In re Kerr, 68222.

Decision Date28 July 1939
Docket NumberNo. 68222.,68222.
Citation29 F. Supp. 414
PartiesIn re KERR et al.
CourtU.S. District Court — Southern District of New York

George J. Beldock, of New York City, for trustee.

O'Connor & Farber, of New York City (Stephen V. Ryan, Jr., of New York City, of counsel), for landlord.

GODDARD, District Judge.

Petition for review of an order of the Referee allowing the claim of the Garment Center Capitol, Inc., against the estate of the bankrupts to rent in the amount of $3,622.57. The trustee objects to the allowance of the claim in this amount but concedes that the claimant has a claim for $689.42. The facts sufficient for determining the question now presented are as follows:

The bankrupts were tenants of the Garment Center Capitol, Inc., occupying a floor in a business building at 512 Seventh Avenue, New York City, under a lease for a term of two years commencing February 1, 1937 and ending January 30, 1939 at the annual rent of $5,820 payable $485 monthly in advance. The bankrupts paid the rent for two months but the rent due April 1, 1937 was not paid and on April 7th they made an assignment for the benefit of creditors; on May 13th an involuntary petition in bankruptcy was filed which was followed on June 2d by an adjudication; on May 6th the landlord entered into a new lease of the premises in its own name with Tutbury, Inc., for a term ending January 30, 1941 — that is two years beyond the term of the bankrupts' lease. The lease with Tutbury, Inc., provided that they were to have free rent from May 15 to August 1, 1937 and that the rent from August 1, 1937 to January 30, 1938 was to be at the rate of $2,875 per annum, and from February 1, 1938 to January 30, 1941 at the rate of $5,750 per annum. The pertinent part of paragraph Sixth of the bankrupts' lease reads "In any such case (default in the payment of rent) * * * the Landlord may, at the Landlord's option, and in the name of the Landlord or otherwise, relet the demised premises or any part or parts thereof, as the agent of the Tenant or otherwise, for the whole or any part of the term from time to time as it may deem best".

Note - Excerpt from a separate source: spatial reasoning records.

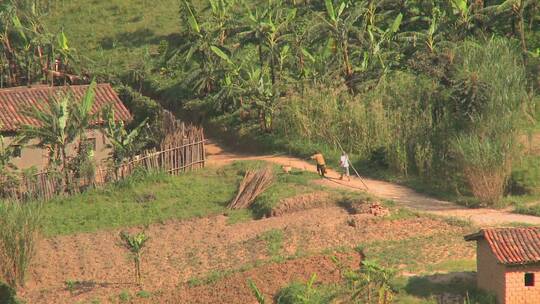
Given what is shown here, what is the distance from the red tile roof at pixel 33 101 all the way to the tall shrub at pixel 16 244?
24.7ft

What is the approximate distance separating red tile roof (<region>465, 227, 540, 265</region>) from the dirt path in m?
3.67

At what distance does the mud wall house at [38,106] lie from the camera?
1399 inches

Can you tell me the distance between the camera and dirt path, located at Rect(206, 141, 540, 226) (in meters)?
30.1

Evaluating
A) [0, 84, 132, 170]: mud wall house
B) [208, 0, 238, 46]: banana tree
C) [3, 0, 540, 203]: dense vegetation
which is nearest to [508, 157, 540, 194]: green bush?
[3, 0, 540, 203]: dense vegetation

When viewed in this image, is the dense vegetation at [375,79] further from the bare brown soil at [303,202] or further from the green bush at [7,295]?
the green bush at [7,295]

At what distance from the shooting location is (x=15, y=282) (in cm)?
2812

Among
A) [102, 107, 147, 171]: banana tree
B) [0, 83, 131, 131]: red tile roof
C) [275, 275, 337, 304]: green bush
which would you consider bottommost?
[275, 275, 337, 304]: green bush

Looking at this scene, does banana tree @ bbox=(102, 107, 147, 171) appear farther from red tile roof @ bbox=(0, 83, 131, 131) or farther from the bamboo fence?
red tile roof @ bbox=(0, 83, 131, 131)

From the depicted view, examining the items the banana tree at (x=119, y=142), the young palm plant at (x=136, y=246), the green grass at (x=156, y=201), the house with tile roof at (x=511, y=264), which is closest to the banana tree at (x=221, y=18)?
the banana tree at (x=119, y=142)

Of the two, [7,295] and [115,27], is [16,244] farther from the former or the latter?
[115,27]

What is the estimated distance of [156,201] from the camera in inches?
1300

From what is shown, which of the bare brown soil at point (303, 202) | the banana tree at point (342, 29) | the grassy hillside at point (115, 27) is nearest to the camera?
the bare brown soil at point (303, 202)

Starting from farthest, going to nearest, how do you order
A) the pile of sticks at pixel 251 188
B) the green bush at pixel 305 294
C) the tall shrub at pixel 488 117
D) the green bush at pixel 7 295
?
the pile of sticks at pixel 251 188 → the tall shrub at pixel 488 117 → the green bush at pixel 305 294 → the green bush at pixel 7 295

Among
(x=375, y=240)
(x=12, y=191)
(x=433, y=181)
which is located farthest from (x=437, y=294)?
(x=12, y=191)
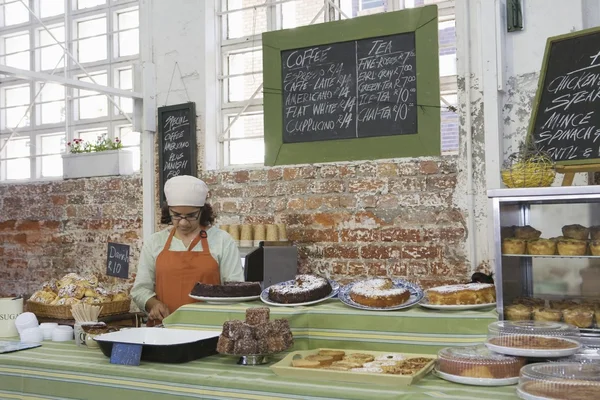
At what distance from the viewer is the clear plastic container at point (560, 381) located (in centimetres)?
190

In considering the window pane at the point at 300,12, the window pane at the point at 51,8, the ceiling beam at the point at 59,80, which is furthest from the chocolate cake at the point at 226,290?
the window pane at the point at 51,8

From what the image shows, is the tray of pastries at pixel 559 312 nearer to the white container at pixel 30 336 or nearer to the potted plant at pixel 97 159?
the white container at pixel 30 336

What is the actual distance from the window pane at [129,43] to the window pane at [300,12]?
5.81 ft

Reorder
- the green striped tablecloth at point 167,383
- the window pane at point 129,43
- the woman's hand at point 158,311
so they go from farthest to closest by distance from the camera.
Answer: the window pane at point 129,43, the woman's hand at point 158,311, the green striped tablecloth at point 167,383

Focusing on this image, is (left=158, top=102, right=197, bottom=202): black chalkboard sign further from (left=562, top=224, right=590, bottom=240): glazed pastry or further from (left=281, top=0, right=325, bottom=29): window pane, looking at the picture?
(left=562, top=224, right=590, bottom=240): glazed pastry

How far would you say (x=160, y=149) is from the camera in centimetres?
639

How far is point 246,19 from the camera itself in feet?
20.9

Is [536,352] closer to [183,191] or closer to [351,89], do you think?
[183,191]

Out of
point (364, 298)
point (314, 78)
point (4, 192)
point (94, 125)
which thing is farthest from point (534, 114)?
point (4, 192)

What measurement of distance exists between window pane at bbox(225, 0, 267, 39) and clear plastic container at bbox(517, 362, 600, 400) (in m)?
4.77

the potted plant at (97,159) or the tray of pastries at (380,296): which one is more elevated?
the potted plant at (97,159)

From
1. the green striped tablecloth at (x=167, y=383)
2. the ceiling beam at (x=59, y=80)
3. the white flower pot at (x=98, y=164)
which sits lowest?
the green striped tablecloth at (x=167, y=383)

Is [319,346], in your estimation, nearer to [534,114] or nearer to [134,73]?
[534,114]

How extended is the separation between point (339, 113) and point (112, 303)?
2.38 metres
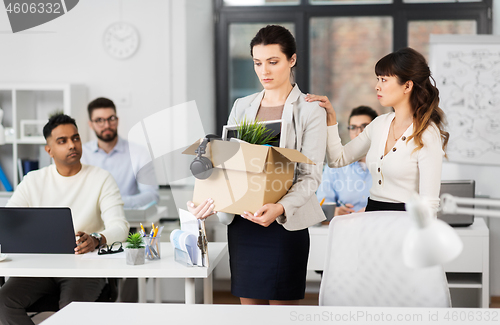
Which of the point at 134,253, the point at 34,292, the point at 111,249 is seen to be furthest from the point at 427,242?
the point at 34,292

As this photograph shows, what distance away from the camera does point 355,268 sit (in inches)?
56.6

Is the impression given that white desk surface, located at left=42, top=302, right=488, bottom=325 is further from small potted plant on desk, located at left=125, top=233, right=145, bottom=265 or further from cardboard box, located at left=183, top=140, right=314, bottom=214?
small potted plant on desk, located at left=125, top=233, right=145, bottom=265

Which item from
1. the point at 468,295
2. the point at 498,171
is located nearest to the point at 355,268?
the point at 468,295

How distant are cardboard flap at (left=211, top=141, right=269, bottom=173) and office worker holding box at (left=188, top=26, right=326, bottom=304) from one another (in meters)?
0.21

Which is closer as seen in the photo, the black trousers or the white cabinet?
the black trousers

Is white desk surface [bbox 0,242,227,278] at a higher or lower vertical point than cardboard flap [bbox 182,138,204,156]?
lower

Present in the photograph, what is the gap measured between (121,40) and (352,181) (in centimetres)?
227

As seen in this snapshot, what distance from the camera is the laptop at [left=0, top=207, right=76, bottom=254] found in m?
1.90

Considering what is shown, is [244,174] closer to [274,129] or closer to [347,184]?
[274,129]

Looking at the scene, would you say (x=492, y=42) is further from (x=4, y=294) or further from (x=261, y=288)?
(x=4, y=294)

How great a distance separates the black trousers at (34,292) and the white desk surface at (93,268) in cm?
29

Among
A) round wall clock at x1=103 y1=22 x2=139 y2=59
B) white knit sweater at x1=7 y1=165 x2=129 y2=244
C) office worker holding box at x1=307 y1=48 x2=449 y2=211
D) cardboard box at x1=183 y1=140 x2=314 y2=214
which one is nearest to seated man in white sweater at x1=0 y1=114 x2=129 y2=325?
white knit sweater at x1=7 y1=165 x2=129 y2=244

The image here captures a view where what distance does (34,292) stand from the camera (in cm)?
217

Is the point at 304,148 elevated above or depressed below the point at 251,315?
above
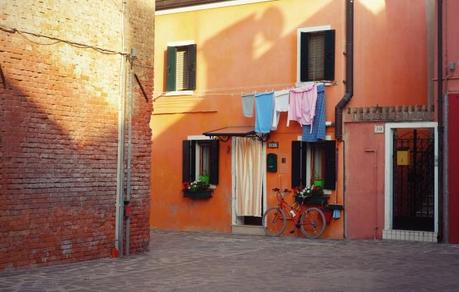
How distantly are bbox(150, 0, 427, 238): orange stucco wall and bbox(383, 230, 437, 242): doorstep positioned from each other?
129cm

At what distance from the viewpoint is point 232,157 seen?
20.2 metres

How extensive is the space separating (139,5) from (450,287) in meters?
7.79

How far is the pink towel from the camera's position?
61.0 ft

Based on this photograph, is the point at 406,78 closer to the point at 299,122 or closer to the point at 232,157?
the point at 299,122

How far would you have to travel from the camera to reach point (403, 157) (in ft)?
58.2

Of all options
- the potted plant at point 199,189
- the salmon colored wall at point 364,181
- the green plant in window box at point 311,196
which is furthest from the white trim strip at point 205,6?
the green plant in window box at point 311,196

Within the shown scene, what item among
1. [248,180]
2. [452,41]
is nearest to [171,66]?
[248,180]

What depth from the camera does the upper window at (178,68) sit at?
21.3 metres

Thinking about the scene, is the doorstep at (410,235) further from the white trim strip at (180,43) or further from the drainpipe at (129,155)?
the white trim strip at (180,43)

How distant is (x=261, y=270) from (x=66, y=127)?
409 cm

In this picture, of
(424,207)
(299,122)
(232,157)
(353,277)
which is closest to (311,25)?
(299,122)

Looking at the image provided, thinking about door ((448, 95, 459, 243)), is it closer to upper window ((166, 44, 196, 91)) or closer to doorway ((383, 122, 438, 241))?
doorway ((383, 122, 438, 241))

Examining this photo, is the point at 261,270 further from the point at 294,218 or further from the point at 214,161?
the point at 214,161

It is stipulated that the landlord did not give the bankrupts any notice of the termination of the lease or notice of reentry by the landlord, or notice of reletting the premises to Tutbury, Inc., and that no other agreement was entered into between them except the lease referred to above.

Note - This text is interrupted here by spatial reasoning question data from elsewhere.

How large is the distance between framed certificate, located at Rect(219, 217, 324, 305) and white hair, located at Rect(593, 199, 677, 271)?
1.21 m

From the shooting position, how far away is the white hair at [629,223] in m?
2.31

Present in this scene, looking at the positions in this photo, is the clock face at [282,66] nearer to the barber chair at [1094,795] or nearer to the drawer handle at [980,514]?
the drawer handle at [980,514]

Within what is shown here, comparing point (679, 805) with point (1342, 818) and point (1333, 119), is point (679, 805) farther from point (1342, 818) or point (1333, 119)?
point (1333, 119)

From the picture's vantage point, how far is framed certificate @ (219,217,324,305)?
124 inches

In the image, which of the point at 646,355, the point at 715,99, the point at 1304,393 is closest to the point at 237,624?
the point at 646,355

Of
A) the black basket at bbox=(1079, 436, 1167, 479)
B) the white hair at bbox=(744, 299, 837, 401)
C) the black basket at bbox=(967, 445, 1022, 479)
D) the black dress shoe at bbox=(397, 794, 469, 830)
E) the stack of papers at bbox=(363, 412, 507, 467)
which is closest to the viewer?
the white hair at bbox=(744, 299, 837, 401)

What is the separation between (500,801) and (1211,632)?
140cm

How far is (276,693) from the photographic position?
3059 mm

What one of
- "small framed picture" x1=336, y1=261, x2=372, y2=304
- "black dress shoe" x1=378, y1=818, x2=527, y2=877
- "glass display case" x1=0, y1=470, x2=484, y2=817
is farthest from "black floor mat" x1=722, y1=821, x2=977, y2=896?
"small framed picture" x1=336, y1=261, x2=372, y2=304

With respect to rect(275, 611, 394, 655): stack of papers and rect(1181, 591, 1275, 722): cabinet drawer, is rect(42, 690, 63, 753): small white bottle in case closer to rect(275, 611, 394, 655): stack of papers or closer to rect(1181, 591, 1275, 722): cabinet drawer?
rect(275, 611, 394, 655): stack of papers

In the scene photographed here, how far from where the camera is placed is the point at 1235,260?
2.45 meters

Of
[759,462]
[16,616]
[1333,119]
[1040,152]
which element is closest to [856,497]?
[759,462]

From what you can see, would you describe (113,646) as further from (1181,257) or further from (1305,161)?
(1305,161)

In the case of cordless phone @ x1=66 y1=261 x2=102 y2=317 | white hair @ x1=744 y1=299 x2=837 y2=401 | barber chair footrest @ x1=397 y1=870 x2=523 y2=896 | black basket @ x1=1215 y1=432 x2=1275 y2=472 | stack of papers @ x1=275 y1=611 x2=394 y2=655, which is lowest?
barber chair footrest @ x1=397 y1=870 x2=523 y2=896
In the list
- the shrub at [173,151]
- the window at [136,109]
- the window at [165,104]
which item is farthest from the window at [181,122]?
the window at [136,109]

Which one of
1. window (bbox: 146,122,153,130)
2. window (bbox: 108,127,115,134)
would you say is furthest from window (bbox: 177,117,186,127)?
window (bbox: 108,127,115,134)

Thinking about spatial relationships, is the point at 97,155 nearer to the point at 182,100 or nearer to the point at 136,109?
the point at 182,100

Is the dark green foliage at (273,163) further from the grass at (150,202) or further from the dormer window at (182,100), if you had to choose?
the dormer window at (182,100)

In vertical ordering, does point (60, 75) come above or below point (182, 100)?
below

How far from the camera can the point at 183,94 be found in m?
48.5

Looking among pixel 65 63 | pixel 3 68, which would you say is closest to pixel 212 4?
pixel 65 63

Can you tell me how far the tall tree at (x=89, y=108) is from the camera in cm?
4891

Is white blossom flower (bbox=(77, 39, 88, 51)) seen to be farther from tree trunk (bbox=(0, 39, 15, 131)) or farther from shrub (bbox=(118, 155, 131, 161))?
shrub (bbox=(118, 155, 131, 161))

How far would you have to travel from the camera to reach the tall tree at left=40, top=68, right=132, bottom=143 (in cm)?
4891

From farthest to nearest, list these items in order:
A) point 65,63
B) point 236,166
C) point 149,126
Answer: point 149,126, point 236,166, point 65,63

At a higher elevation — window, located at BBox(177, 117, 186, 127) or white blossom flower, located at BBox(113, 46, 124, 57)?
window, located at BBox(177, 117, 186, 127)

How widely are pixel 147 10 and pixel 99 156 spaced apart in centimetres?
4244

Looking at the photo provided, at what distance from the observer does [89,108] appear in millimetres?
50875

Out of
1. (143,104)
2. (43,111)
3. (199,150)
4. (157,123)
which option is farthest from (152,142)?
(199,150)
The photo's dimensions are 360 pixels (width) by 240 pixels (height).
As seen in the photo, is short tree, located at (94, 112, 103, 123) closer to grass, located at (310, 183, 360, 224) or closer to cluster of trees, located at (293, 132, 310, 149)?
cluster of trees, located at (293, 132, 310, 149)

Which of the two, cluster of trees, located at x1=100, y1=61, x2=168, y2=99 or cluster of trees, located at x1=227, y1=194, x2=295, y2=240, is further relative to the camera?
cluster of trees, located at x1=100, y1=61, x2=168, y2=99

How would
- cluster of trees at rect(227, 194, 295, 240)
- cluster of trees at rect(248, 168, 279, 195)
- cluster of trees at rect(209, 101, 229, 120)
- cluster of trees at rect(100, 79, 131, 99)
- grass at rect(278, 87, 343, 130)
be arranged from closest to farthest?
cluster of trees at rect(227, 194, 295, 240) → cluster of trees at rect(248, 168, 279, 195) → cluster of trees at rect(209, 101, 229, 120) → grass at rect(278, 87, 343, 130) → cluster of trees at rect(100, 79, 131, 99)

The trustee contends that any obligation of the bankrupts under their lease with Garment Center Capitol, Inc., was terminated by the new lease entered into by the landlord with Tutbury, Inc., for a term extending beyond the term of the bankrupts' lease; that this assertion of dominion over the premises by the landlord constituted an act of acceptance of the bankrupts' surrender and relieved the bankrupts of its obligations, and that at the time of the bankruptcy, either when the petition was filed on May 13, 1937 or on the day of the adjudication, June 2, 1937, the bankrupts were not obligated on the lease because of the surrender, and therefore the landlord has no claim against the bankrupts' estate except for the unpaid rent amounting to $689.42 which accrued prior to the surrender and acceptance of the lease.

The contention of the landlord is that under paragraph Sixth quoted above it was authorized to enter into...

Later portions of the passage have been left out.